»»

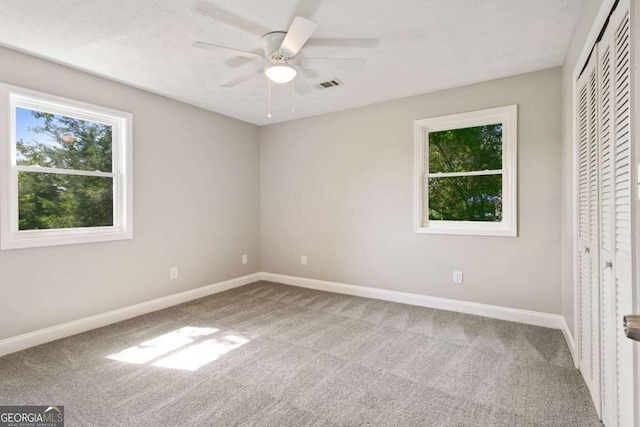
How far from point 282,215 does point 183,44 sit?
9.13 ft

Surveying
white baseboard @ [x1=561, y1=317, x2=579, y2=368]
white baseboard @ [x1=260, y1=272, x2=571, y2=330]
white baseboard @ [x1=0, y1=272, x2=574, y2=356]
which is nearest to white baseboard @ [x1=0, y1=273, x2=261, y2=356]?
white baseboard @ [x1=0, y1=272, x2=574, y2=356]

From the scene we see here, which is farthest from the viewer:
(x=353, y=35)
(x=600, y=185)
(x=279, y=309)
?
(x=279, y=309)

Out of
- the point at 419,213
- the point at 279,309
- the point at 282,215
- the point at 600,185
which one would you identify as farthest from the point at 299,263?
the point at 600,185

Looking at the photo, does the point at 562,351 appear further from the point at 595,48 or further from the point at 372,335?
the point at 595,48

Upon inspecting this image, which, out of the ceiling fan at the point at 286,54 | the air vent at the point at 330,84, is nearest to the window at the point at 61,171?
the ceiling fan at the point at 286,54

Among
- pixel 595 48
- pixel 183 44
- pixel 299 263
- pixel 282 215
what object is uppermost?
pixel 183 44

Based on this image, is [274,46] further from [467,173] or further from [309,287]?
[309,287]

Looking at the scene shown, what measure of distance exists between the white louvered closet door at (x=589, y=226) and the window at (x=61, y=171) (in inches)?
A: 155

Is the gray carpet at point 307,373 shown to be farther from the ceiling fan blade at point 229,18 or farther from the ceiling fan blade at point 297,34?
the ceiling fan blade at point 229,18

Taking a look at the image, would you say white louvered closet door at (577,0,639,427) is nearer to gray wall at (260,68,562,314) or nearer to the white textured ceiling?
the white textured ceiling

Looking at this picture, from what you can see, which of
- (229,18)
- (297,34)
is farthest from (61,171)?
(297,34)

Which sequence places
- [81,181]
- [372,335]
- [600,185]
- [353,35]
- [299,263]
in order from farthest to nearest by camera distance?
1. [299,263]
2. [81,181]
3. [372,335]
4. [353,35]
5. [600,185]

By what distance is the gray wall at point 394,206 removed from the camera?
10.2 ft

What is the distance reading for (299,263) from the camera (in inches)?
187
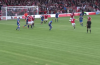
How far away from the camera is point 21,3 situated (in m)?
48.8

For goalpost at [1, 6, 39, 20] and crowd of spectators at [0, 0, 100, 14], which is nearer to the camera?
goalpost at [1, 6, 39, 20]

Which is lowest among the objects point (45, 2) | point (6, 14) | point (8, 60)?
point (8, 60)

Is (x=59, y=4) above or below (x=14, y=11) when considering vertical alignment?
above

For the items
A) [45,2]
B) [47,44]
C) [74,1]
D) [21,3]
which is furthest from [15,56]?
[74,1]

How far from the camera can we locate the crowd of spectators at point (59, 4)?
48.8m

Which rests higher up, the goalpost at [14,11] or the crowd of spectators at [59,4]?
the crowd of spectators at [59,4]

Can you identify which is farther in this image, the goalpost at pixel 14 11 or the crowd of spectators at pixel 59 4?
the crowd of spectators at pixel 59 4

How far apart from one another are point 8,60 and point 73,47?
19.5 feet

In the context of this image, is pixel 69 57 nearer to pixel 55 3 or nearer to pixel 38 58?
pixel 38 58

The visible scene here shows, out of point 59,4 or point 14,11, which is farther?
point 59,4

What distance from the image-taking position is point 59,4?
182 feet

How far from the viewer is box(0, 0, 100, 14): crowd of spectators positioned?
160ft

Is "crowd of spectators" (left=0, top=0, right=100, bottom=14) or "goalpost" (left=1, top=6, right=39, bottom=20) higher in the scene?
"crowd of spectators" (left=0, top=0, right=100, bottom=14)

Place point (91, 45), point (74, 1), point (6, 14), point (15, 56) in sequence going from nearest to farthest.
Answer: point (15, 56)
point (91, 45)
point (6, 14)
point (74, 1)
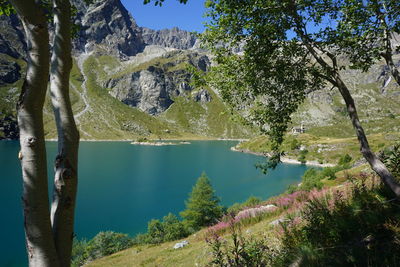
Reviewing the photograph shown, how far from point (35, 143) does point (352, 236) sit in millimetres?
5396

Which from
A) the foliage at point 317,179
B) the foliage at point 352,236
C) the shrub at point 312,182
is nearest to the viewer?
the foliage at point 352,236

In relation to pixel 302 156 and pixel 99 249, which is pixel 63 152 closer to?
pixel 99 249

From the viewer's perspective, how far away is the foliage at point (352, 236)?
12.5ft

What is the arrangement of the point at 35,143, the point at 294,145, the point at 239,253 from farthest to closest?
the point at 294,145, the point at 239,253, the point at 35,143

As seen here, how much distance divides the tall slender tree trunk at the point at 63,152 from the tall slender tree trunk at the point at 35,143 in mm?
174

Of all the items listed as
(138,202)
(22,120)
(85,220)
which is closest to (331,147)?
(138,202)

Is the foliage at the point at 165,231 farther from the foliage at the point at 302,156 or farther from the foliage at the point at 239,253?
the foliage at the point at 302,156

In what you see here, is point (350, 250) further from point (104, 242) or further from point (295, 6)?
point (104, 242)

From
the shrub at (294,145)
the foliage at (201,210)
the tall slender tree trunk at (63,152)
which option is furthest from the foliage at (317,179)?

««
»»

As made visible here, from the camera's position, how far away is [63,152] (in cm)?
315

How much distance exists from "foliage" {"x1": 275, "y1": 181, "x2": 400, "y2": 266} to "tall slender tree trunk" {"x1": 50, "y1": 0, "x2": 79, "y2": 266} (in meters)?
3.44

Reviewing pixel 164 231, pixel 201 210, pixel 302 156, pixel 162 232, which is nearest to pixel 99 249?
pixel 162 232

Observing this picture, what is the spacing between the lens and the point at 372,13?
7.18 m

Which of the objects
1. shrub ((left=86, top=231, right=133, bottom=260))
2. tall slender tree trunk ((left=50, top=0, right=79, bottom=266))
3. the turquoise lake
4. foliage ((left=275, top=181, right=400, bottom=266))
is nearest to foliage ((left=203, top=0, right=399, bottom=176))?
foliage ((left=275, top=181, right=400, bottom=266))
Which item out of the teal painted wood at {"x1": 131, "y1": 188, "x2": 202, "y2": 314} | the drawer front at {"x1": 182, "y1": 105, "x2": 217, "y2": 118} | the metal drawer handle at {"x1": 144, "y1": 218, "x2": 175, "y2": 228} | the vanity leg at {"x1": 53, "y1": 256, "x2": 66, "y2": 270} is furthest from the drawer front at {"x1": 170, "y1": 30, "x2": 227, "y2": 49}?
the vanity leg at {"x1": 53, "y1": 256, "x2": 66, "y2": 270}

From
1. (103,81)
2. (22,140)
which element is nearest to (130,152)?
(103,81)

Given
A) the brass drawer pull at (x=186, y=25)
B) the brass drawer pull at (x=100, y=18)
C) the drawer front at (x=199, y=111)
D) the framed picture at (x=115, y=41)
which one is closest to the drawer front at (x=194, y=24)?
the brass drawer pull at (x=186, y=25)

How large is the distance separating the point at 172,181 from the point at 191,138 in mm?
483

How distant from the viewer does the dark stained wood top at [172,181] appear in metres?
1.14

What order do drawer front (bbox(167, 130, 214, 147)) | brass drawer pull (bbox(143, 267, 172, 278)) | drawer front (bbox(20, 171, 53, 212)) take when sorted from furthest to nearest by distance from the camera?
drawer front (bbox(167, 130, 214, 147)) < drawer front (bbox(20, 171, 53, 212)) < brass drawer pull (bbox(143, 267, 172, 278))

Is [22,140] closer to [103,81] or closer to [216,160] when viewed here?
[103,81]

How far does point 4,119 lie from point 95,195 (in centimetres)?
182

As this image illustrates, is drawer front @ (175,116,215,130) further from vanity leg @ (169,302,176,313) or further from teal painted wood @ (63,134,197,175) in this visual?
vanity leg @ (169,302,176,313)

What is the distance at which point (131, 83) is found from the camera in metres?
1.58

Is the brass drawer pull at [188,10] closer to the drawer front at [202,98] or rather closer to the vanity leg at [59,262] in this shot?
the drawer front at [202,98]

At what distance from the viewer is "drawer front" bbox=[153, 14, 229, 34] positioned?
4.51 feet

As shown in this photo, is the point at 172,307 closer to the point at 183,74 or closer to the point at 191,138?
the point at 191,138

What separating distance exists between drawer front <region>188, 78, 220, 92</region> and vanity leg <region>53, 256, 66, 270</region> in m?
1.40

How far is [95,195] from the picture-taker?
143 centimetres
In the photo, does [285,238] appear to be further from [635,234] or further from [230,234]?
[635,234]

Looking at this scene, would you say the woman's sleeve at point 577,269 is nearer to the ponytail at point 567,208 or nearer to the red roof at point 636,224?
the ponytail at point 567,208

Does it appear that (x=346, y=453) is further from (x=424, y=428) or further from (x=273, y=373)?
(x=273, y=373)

««

[Written task]:
Pull out every line in the rows above that contains the string "brass", copying each line unchanged.

[Task output]:
A) the brass drawer pull at (x=186, y=25)
B) the brass drawer pull at (x=100, y=18)
the brass drawer pull at (x=186, y=25)
What order do drawer front (bbox(167, 130, 214, 147)) | brass drawer pull (bbox(143, 267, 172, 278)) | drawer front (bbox(20, 171, 53, 212)) take when sorted from furthest to nearest by distance from the camera?
drawer front (bbox(167, 130, 214, 147)) < drawer front (bbox(20, 171, 53, 212)) < brass drawer pull (bbox(143, 267, 172, 278))
Is the brass drawer pull at [188,10] closer to the drawer front at [202,98] or rather closer to the vanity leg at [59,262] in this shot?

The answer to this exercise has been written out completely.